Document segment ::

Claisebrook railway station is a railway station on the Transperth network. It is located on the Armadale/Thornlie line, Midland line and Airport line, 1.3 kilometres from Perth station serving the suburb of East Perth.

History
Opened in 1883 under the name East Perth, Claisebrook station is a busy junction along the Midland and Armadale/Thornlie lines due to both lines running through the station and the Claisebrook railway depot being next door.

The original railway station was built in timber with hardwood weatherboarding and external and timber lining. Rendered brick fireplaces were built in two of the rooms - possibly the waiting rooms and railway staff room and had very elegant rendered chimney caps providing a balance to the roof.

The Battye library carries the original plans and shows exposed heavy timber trussing of the roof which was very typical of the architecture of railway buildings of the era. The roofing was corrugated iron curved to provide a concave upper surface with the roof overhanging the tracks and providing cover to passengers leaving and arriving at the station.  As railway rolling stock grew taller the wide eaves and the timber trussing of the roof were trimmed back giving the roof a truncated appearance.

The station was located centrally between the east and west bound tracks and provided access to both.  In 1984 the station was relocated to Whiteman Park to be the Central Station on the light railway system under construction in the majority by the Western Australian Light Railway Preservation Association and the Metropolitan Region Planning Authority funded under Wage Pause and Community Employment Programmes.

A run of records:
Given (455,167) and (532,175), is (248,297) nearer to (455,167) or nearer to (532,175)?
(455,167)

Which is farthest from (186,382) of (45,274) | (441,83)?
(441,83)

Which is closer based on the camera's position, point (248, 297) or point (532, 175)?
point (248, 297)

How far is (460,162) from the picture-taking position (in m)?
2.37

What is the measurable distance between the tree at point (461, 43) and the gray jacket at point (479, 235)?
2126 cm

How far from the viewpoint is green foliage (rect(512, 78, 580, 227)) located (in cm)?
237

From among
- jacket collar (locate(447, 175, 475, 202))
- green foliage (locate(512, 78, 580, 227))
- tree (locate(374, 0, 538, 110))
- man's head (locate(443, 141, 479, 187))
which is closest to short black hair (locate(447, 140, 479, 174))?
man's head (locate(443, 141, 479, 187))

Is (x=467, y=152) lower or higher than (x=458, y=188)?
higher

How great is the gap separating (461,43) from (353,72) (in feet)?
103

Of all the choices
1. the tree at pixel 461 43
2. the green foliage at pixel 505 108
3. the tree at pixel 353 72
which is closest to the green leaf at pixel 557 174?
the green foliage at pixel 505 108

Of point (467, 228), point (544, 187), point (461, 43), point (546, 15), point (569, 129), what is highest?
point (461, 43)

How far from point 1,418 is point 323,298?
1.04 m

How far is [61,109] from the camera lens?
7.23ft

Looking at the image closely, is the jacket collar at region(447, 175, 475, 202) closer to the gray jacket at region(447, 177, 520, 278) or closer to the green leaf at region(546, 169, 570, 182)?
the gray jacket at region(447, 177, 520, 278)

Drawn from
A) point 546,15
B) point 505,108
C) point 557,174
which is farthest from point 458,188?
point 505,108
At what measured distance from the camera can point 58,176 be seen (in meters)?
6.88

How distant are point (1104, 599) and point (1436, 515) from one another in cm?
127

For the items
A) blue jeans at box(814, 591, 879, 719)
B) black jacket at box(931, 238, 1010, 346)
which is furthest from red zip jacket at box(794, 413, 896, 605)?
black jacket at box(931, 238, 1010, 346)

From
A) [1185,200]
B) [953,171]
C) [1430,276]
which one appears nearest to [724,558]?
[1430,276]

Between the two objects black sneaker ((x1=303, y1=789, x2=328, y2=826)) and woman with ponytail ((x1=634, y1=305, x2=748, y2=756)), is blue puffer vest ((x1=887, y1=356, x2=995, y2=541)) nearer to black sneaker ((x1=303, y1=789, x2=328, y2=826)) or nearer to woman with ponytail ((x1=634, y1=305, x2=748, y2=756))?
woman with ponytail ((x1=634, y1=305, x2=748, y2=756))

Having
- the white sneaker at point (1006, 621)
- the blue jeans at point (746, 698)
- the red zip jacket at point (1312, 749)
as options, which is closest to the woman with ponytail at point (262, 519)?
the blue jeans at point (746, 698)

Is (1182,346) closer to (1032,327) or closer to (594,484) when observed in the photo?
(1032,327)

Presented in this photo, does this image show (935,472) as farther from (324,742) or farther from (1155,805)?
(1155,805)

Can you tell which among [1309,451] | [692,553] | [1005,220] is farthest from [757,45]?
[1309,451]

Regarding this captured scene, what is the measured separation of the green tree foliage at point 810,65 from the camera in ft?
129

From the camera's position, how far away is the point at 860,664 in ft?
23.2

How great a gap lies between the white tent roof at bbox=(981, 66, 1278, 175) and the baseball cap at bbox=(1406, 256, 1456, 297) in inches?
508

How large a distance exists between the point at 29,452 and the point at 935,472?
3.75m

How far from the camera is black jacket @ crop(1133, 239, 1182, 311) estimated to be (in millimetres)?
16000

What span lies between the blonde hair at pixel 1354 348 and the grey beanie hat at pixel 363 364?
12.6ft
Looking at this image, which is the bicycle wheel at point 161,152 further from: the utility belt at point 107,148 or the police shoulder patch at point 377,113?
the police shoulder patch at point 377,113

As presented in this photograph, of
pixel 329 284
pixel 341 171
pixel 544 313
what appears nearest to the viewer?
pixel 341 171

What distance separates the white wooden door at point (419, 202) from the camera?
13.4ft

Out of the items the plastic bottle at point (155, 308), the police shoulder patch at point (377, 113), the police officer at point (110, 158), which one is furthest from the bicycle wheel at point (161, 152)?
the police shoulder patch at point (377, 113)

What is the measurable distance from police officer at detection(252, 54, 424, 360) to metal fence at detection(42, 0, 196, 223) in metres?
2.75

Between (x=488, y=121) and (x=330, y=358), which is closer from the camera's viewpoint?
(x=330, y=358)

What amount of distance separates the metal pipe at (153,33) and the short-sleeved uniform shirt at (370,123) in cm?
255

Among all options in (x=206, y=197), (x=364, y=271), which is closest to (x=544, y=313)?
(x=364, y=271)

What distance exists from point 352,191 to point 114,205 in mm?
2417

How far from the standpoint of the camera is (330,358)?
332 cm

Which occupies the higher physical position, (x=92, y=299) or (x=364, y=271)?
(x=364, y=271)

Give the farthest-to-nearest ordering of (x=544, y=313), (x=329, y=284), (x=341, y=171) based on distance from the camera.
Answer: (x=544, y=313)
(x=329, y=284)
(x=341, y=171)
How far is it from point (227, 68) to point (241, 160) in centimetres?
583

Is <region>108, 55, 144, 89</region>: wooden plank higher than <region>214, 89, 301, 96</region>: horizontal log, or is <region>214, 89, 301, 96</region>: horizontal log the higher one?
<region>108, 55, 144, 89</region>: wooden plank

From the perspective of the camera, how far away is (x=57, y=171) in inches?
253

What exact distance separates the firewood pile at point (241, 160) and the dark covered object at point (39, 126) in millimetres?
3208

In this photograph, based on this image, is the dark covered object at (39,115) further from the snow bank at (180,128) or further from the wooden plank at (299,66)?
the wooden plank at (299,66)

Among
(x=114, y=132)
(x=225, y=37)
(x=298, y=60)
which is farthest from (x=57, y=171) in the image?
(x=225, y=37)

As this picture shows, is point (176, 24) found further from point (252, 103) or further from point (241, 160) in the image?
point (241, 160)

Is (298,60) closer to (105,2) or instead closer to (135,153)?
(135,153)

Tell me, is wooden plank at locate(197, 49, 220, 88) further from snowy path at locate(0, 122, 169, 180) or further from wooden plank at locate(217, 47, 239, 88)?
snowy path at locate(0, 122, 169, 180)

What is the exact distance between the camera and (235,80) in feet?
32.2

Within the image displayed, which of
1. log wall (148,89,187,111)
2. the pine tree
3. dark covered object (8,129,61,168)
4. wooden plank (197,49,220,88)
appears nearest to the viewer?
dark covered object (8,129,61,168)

Directives ::
1. Copy out the records word for word, starting at the line that contains "Is <region>108, 55, 144, 89</region>: wooden" and continuing through the final line of the records, with both of those lines included.
2. Pick up the text about Claisebrook railway station where it stops and keep writing it.

Answers given ::
1.
Is <region>108, 55, 144, 89</region>: wooden plank higher than <region>214, 89, 301, 96</region>: horizontal log, or is <region>214, 89, 301, 96</region>: horizontal log the higher one?
<region>108, 55, 144, 89</region>: wooden plank

From the perspective of the camera, how far away is (x=57, y=171) in inches?
253

What exact distance separates the firewood pile at point (241, 160) and the dark covered object at point (39, 126) in millimetres?
3208

In this photograph, based on this image, is the dark covered object at (39,115) further from the snow bank at (180,128) or further from the wooden plank at (299,66)?
the wooden plank at (299,66)

Among
(x=114, y=132)
(x=225, y=37)
(x=298, y=60)
which is farthest from (x=57, y=171) in the image?
(x=225, y=37)

As this picture shows, is point (176, 24) found further from point (252, 103) or further from point (241, 160) in the image?
point (241, 160)

Is (298,60) closer to (105,2) or instead closer to (135,153)?
(135,153)

Tell me, is wooden plank at locate(197, 49, 220, 88) further from snowy path at locate(0, 122, 169, 180) or further from wooden plank at locate(217, 47, 239, 88)?
snowy path at locate(0, 122, 169, 180)

What is the exact distance between the camera and (235,80) in feet?
32.2

Within the image displayed, which of
1. log wall (148,89,187,111)
2. the pine tree
3. dark covered object (8,129,61,168)
4. wooden plank (197,49,220,88)
appears nearest to the viewer?
dark covered object (8,129,61,168)

2.
In 1969, a new railway terminal was built 600 m away on the Midland line called East Perth, and caused this station to be renamed Claisebrook after a watercourse that is near the station. Between 2002 and 2003 the station was mostly rebuilt with new station structures, signage, platform finishes and a footbridge.

It has received Airport line services since 9 October 2022.

Platforms

The station saw 535,085 passengers in the 2013-14 financial year.

The following platforms are currently in use at Claisebrook:

Bus connections

Connections are available by Yellow CAT, which serves throughout East Perth, West Perth, and the City's centre corridor.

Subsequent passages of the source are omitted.